## [작성 과제]
아래 항목에서 "At what distance from the person"이 들어 있는 줄부터 항목 마지막 줄까지를 한 글자도 바꾸지 말고 그대로 다시 적으세요.

## [제공 데이터]

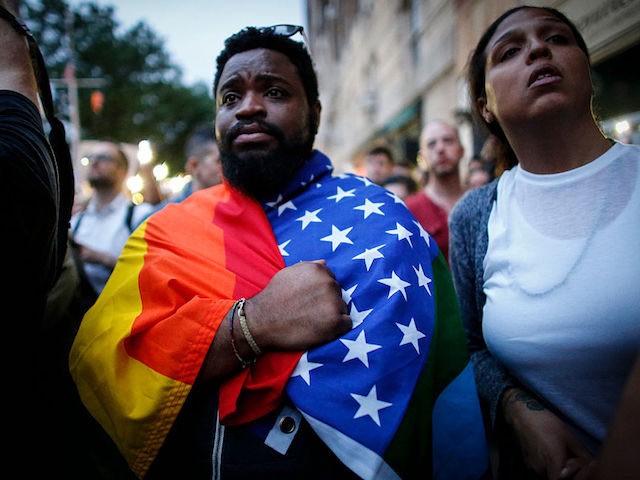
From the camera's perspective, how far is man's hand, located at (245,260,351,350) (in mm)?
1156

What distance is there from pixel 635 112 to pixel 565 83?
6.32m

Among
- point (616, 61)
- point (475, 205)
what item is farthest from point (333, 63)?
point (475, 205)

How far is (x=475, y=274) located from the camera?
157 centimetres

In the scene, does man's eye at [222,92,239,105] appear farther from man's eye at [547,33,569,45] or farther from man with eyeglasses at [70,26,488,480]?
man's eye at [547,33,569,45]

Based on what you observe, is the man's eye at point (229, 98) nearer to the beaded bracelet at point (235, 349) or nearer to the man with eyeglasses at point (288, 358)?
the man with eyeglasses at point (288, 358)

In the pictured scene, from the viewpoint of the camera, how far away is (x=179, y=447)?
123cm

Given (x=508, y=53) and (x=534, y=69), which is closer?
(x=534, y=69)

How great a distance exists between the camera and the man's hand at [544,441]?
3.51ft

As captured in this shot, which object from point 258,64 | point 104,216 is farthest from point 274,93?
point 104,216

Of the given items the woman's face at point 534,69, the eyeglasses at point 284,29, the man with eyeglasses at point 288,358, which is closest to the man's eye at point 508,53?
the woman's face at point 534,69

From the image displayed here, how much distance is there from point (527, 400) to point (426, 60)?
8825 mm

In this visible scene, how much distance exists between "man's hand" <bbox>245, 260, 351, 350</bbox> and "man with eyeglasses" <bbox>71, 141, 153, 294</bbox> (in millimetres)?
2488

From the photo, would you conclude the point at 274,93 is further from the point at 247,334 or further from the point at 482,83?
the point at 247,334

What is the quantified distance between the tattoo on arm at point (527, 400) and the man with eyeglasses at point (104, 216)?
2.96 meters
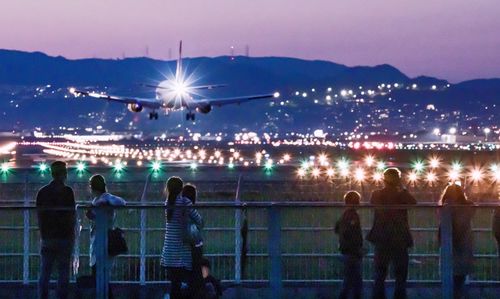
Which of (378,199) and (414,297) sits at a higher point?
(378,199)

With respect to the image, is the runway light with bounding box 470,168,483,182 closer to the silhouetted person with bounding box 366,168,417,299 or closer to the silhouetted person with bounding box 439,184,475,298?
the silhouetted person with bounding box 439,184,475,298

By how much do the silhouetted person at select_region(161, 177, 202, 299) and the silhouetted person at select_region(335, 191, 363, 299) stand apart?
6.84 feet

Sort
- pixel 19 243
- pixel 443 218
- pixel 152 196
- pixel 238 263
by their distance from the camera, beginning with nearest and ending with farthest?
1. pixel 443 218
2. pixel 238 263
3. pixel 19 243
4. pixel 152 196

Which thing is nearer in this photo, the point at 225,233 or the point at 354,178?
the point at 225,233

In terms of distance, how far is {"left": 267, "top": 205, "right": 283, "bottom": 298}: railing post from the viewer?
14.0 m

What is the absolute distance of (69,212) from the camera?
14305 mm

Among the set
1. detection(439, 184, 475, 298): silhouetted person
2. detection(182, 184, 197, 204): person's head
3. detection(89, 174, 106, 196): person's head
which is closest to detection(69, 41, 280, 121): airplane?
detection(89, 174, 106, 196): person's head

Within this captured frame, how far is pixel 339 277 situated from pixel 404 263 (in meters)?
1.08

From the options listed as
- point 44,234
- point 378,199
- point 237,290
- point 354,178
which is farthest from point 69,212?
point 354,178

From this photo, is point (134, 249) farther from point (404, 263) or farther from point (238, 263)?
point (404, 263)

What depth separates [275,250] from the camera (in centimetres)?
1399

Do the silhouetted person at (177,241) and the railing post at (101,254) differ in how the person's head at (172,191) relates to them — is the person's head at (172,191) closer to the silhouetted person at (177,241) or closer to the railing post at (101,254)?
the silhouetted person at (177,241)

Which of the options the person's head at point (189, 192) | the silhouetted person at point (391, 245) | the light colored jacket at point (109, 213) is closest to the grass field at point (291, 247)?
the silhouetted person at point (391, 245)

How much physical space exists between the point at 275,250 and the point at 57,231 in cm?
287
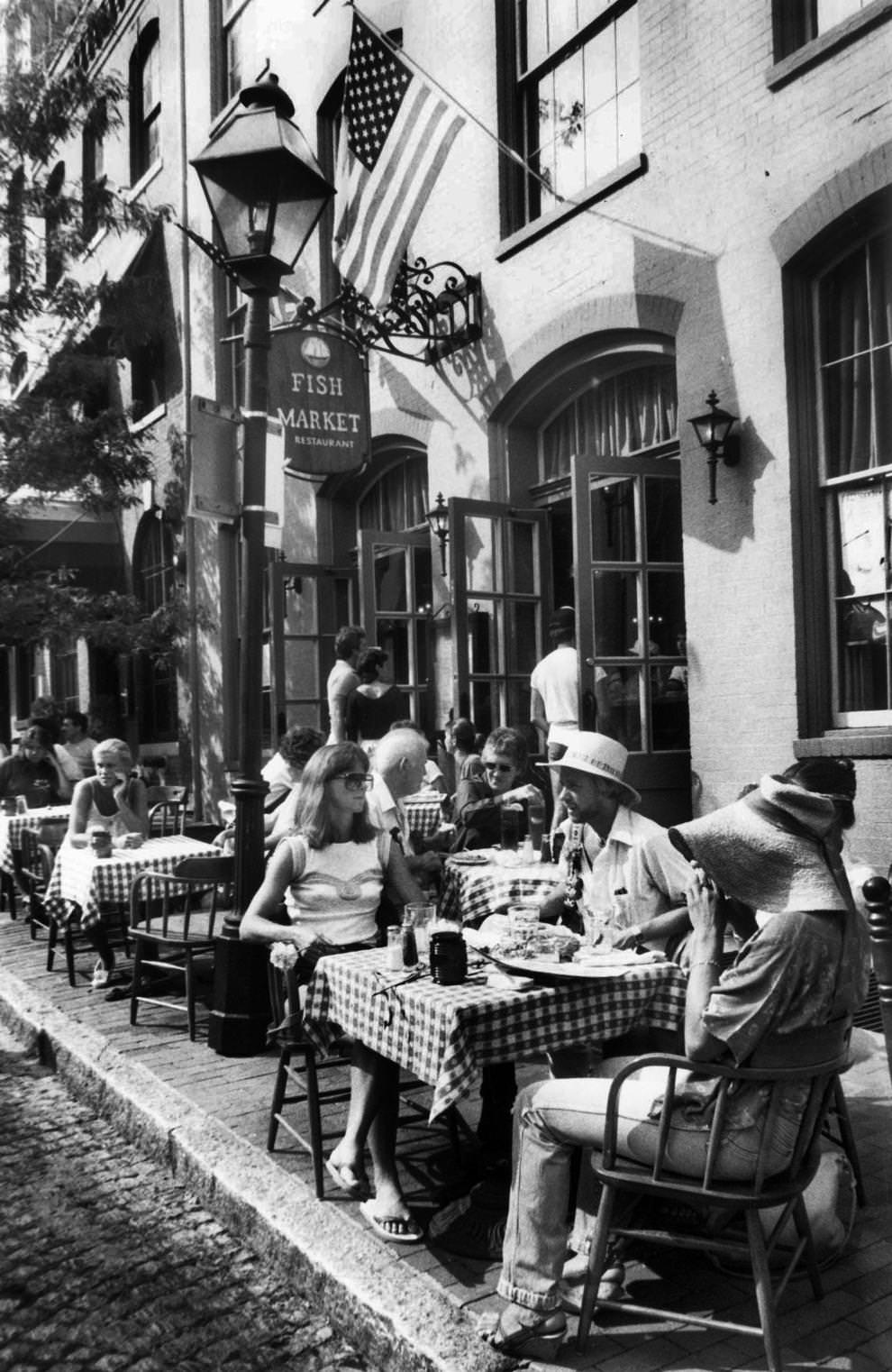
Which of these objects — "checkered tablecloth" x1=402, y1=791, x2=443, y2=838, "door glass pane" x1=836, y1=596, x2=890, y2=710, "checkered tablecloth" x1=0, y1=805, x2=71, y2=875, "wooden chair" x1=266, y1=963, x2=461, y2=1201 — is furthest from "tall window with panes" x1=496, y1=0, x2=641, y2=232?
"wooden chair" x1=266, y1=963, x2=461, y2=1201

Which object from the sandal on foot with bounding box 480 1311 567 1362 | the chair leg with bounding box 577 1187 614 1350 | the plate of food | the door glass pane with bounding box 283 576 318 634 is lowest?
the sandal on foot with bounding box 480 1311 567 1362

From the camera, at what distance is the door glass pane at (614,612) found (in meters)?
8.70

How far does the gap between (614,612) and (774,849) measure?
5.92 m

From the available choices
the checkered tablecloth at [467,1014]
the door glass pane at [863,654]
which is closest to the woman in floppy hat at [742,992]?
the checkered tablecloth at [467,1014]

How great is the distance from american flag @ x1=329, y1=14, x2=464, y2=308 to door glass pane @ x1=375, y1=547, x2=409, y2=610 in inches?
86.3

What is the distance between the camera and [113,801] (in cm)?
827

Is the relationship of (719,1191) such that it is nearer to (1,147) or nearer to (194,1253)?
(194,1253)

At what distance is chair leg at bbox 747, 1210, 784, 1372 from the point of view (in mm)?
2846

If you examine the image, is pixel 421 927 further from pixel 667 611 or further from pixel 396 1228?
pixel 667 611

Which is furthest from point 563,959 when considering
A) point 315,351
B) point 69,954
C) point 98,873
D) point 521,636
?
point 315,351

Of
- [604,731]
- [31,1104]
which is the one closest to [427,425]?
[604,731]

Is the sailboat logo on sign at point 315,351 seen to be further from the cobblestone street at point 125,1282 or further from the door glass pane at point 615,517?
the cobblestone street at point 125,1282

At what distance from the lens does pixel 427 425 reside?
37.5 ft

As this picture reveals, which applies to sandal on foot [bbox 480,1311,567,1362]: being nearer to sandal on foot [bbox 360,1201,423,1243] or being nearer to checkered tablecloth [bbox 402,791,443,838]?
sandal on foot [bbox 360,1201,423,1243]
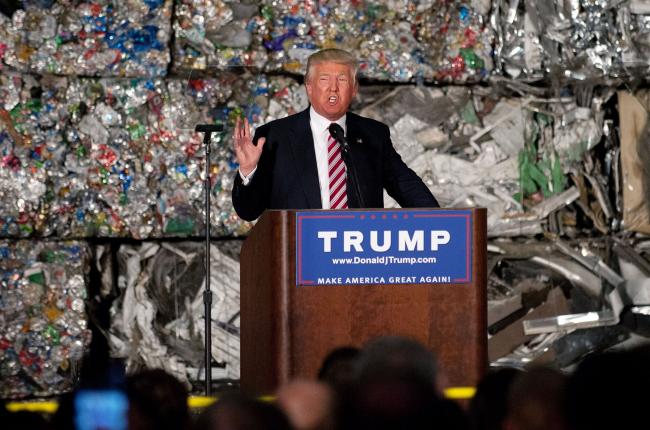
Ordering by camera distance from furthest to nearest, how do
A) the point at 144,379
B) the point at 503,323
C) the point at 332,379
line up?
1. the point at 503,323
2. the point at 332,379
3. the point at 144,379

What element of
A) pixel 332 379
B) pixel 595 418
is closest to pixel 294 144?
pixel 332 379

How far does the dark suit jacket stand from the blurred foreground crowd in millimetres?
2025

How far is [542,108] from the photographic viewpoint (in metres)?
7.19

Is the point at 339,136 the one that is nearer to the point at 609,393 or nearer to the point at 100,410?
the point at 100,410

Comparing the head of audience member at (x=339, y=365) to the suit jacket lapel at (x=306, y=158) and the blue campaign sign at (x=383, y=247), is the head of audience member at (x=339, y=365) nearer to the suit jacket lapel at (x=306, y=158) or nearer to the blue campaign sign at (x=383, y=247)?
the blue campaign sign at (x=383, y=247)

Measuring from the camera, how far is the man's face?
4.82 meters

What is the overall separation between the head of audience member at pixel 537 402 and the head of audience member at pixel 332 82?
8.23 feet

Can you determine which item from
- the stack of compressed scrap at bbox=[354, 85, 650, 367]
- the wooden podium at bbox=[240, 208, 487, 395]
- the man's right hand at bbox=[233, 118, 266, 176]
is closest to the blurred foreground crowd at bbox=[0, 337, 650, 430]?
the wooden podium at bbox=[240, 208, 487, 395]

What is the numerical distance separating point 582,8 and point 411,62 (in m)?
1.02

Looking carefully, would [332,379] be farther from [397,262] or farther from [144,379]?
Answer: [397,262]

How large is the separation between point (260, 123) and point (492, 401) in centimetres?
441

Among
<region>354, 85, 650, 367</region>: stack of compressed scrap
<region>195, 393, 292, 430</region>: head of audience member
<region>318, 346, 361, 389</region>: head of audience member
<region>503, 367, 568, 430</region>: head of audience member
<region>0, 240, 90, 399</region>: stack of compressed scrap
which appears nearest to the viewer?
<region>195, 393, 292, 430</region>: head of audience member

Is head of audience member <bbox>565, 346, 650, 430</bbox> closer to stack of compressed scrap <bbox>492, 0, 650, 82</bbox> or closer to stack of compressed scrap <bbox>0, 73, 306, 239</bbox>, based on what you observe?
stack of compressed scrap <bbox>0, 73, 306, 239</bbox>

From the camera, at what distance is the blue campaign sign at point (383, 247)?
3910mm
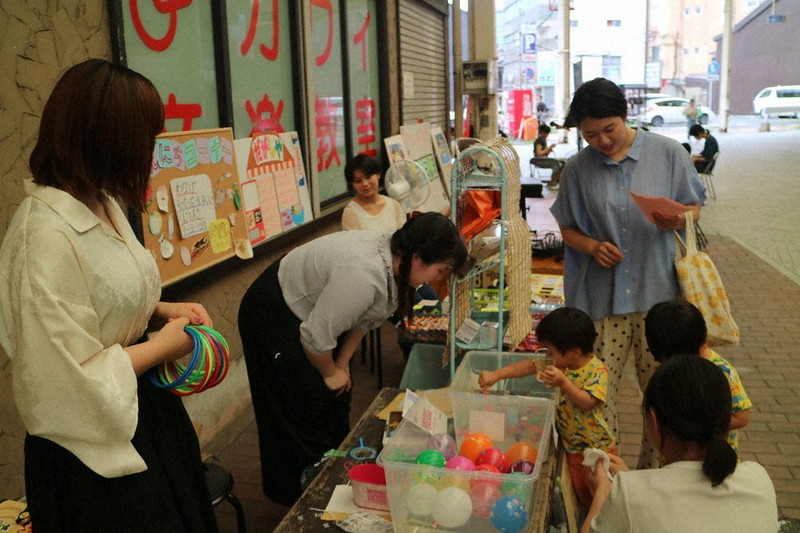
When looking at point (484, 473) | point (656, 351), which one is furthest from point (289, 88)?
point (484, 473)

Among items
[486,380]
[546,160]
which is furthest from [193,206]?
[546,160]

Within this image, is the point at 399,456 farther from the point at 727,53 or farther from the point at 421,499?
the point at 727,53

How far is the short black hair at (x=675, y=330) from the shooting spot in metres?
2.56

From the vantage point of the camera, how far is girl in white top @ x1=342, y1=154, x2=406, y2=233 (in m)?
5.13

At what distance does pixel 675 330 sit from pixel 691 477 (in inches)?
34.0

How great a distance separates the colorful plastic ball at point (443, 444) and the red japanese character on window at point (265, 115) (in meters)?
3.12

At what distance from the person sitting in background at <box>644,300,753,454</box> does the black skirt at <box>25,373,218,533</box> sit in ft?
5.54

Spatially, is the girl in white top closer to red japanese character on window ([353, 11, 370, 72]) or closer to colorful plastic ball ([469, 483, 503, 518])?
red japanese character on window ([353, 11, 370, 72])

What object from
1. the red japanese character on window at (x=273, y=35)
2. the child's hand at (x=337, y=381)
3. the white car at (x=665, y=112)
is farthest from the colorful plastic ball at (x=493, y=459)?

## [작성 답변]
At what distance from the person sitting in background at <box>644,300,753,454</box> does the black skirt at <box>25,373,218,533</box> sit in ft?
5.54

Spatially, is the girl in white top closer to red japanese character on window ([353, 11, 370, 72]) or closer to colorful plastic ball ([469, 483, 503, 518])?
red japanese character on window ([353, 11, 370, 72])

What object from
1. the red japanese character on window at (x=273, y=35)
2. the child's hand at (x=337, y=381)
3. the white car at (x=665, y=112)
is farthest from the colorful plastic ball at (x=493, y=459)?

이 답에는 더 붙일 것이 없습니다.